- **SUPPLIED RECORDS**

§

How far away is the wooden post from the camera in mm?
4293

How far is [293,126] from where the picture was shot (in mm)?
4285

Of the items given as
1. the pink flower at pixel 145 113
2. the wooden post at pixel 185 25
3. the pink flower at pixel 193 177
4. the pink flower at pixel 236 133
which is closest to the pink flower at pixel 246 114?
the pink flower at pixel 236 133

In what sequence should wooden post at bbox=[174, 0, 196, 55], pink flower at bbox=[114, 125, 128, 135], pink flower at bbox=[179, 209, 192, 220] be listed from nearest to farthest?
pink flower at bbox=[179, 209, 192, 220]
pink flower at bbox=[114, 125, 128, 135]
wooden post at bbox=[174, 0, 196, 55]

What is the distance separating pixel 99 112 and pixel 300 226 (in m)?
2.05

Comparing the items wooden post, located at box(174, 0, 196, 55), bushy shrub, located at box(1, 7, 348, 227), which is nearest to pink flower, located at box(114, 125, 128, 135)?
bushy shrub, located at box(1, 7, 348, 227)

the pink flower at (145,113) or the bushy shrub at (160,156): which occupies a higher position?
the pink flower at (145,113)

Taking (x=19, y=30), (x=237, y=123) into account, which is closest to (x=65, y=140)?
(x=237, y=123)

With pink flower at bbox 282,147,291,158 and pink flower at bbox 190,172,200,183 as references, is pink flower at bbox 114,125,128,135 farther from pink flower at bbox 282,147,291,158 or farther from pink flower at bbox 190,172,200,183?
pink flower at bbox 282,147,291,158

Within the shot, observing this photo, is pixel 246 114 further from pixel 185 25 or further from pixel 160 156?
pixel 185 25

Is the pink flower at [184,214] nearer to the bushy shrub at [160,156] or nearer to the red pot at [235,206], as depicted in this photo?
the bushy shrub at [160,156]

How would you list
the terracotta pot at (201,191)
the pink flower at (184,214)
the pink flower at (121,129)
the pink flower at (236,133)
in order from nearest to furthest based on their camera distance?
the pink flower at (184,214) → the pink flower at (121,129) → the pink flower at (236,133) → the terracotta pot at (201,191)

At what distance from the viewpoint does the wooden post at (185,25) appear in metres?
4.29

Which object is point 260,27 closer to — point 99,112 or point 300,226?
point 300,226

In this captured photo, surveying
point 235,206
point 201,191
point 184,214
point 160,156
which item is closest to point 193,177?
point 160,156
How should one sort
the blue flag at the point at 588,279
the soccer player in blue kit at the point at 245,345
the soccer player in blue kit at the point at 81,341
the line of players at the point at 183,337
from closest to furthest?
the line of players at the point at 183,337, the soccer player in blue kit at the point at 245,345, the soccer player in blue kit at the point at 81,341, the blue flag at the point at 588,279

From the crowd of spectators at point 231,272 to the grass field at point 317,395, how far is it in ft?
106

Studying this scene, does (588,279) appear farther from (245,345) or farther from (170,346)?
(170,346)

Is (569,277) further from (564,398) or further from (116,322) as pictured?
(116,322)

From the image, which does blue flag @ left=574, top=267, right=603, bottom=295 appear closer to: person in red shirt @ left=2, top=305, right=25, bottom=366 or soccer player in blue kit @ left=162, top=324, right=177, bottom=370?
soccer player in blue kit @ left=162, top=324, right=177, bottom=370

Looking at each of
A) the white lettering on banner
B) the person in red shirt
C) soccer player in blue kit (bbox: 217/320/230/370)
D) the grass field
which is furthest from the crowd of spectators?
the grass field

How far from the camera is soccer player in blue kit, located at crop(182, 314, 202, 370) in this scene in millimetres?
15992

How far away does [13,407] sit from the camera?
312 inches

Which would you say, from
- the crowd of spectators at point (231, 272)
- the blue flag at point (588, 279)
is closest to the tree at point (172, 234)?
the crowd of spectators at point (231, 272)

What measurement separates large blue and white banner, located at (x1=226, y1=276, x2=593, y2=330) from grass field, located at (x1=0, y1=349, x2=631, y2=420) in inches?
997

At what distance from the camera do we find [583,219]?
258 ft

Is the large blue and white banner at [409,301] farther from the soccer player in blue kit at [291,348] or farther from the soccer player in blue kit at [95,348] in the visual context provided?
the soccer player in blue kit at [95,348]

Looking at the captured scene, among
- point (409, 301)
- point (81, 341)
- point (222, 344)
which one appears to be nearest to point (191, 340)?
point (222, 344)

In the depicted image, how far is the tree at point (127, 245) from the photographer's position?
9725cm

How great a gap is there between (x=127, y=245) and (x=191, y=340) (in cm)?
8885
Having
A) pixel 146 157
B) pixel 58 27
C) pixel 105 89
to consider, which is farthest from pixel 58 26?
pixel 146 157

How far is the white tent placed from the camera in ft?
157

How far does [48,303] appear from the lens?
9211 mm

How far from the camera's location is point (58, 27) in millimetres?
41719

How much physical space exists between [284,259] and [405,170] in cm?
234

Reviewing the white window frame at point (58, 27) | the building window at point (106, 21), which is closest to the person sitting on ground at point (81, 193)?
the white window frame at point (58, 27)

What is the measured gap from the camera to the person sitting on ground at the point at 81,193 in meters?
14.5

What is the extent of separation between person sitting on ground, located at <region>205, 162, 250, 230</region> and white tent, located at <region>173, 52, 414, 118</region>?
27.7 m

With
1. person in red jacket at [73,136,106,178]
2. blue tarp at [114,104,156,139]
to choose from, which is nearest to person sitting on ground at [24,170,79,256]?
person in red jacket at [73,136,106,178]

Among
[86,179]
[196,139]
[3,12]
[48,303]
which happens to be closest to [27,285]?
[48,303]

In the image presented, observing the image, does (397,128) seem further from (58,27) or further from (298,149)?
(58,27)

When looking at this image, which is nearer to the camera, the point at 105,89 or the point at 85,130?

§

- **STATED PROBLEM**
Update the records starting with the line that contains "How would you list" and going on through the line that contains "the pink flower at (184,214) →", changing "camera distance" to "distance from the camera" and leaving everything else as it is. Give back only those lines.

- **ANSWER FOR THIS EXERCISE**
How would you list
the terracotta pot at (201,191)
the pink flower at (184,214)
the pink flower at (121,129)
the pink flower at (236,133)
in order from nearest to furthest based on their distance from the camera?
the pink flower at (184,214) → the pink flower at (121,129) → the pink flower at (236,133) → the terracotta pot at (201,191)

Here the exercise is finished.